WWUH RADIO HISTORY
1969 Text
This section is under construction and should be considered in draft form.  Your input is invited.  If you want to add material, make suggestions, correct the record, etc, please email us at wwuh@hartford.edu.  And if you have photos to share of your time at WWUH please let us know that as well.  While we strive to present information that is as accurate as possible please consider the information below for entertainment purposes only.

         

Clark Smidt – General Manager; Neil Portnoy – Program Director;

E-Comm elections May 1, 1969...Randy Mayer, Ken Kalish, Neil Portnoy, Bob Kunik-MD, Jerie Dahmer, Bill Crepeau, David Valfer, Ronnie Berger – Music Director; Dave Alper – Special Advisor and Record Procurement, Michael Ditkoff – Traffic Manager.

In a January 9, 1969 memo to the university community, Clark Smidt wrote:

       WWUH gained enough listeners to be included in the October survey of the metro Hartford area by the American Research Bureau, WWUH-FM has an overall .6% of the total audience.
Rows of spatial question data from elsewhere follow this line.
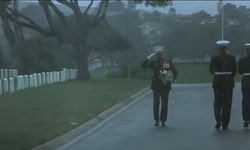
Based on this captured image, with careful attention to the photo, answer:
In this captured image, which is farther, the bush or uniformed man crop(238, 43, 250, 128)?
the bush

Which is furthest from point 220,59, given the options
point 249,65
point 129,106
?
point 129,106

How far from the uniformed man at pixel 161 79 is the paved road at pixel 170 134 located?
381 millimetres

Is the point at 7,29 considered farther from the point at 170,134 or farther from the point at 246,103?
the point at 246,103

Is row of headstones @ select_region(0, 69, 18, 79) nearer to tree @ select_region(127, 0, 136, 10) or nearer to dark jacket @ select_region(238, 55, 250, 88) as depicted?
tree @ select_region(127, 0, 136, 10)

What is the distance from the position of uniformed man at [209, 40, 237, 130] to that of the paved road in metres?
0.47

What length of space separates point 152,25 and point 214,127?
59.4 feet

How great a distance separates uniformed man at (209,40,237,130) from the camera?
12750mm

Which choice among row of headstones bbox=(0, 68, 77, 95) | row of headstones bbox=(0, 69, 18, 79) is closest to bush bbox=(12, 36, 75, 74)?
row of headstones bbox=(0, 68, 77, 95)

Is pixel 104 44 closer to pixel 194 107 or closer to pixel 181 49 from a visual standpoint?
pixel 181 49

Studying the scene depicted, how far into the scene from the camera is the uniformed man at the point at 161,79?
13984 mm

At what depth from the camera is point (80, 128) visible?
547 inches

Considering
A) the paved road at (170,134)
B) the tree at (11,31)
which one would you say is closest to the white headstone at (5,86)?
the tree at (11,31)

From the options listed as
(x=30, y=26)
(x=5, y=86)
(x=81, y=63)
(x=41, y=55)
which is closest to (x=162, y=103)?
(x=5, y=86)

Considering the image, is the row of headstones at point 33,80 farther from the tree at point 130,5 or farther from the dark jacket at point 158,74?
the dark jacket at point 158,74
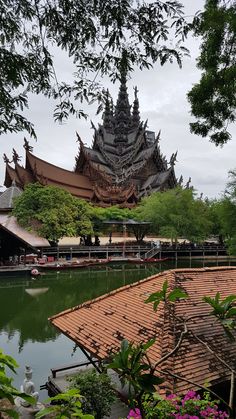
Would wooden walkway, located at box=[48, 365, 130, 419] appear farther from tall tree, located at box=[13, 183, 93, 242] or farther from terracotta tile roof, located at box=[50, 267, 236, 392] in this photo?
tall tree, located at box=[13, 183, 93, 242]

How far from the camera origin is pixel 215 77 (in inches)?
223

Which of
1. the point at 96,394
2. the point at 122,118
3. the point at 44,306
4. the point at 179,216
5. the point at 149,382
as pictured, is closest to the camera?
the point at 149,382

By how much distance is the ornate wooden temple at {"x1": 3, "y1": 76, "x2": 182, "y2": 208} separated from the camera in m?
35.2

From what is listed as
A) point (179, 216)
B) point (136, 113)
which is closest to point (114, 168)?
point (136, 113)

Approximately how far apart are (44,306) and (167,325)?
10.8 metres

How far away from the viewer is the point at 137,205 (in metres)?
36.3

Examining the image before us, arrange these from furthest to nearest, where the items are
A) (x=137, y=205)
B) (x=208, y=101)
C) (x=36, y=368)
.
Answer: (x=137, y=205) < (x=36, y=368) < (x=208, y=101)

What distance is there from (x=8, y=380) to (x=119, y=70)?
2.82m

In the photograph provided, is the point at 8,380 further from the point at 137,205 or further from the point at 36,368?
the point at 137,205

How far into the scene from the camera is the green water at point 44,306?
9.27 meters

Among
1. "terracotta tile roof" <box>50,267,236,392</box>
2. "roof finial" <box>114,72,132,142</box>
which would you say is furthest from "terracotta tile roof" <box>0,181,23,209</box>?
"terracotta tile roof" <box>50,267,236,392</box>

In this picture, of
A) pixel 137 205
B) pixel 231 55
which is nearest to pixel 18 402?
pixel 231 55

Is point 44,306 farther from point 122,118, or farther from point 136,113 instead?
point 136,113

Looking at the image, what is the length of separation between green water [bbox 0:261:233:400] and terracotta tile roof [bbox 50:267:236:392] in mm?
1077
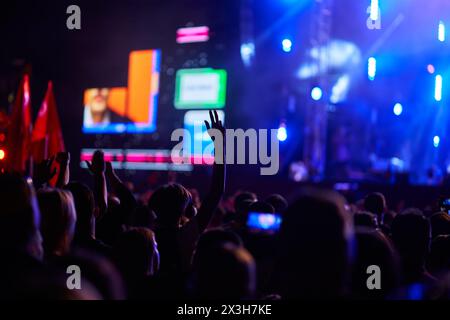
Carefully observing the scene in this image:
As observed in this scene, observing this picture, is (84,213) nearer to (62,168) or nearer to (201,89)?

This means that there are at least 4000 people listening to the station whenever it is on the air.  And from 7 pm to midnight, we had 3.9% of the 18-24 crowd. It may not seem like much but in October, WWUH was only three months old!

          An on campus survey revealed that 100% of the administration had FM radio and that 71% of them had listened to WWUH at least once.  67.5% of the students had FM radios but a total of 90% of them had listened to WWUH!

          Right now our schedule is as follows:

          Monday – Friday

          6-9 am       Rock

          4-7 pm       Easy Listening

          7 pm          Classics

          9 pm          Jazz

   12:30 pm   Progressive Rock

 

    Saturday

    7a – 7p       Rock

    7pm           Jazz

    10 pm        Progressive Rock

 

    Sunday     

    11am         Easy Listening

    3 pm          Jazz

    7 pm          Talk

    7:30 pm     Opera

    10:30 pm   Progressive Rock


 

As of February 10, the new WWUH will be on the air with a carefully prepared rock format (with Top 40, Oldies, Progressive and L.P cuts) from 6 am to 5 pm daily, and again from 10pm to 2 am.  Although we will remain mostly a stereo station, MONO CUTS WILL BE USED in playing new hits and leaning on good sides that other stations with tighter play lists refuse to play.  5-10 pm will be devoted to quality, stereo programming with the emphasis on news features, classics, talk features and jazz.

   I hope we can count on your for continued service in ALL aread, in Stereo when possible…but if you don’t have it, please send mono so we have the record. Thanks very much.


         

          Programming continued to expand as more and more students and faculty became aware of and involved with the station as volunteers. The number of listeners grew as well, as shown by the increasing number of calls and letters the radio station received.

         

          The station’s schedule expanded with the start of the fall semester.  Signing on at 2 p.m. every day easy listening was heard until 6 p.m.  From 6 p.m. to 10 p.m. jazz was aired.  Progressive rock rollowed until sign off at 2 a.m. Press releases of this period refer to the station as “Hartford’s ‘Think Ahead’ Station”.

 

          WWUH was the only station broadcasting live from the October 15th Mobilization in Washington, DC.

 

          Live musical performances were a mainstay of the station's programming; with many performances presented live or pre-recorded live.  Recording engineer, Bob Katz, was instrumental in making these live broadcasts sound technically superior.

Major News Stories in 1969:

Communist China exploded its first hydrogen bomb (June 17); the US and USSR proposed a nuclear nonproliferation treaty. Background: nuclear disarmament; racial violence in Detroit; 7,000 National Guardsmen aid police after night of rioting. Similar outbreaks in New York City's Spanish Harlem, Rochester, N.Y., Birmingham, Ala., and New Britain, Conn. (July 23); Thurgood Marshall sworn in as first black US Supreme Court justice (Oct. 2); Astronauts Col. Virgil I. Grissom, Col. Edward White II, and Lt. Cmdr. Roger B. Chaffee killed in fire during test launch (Jan. 27).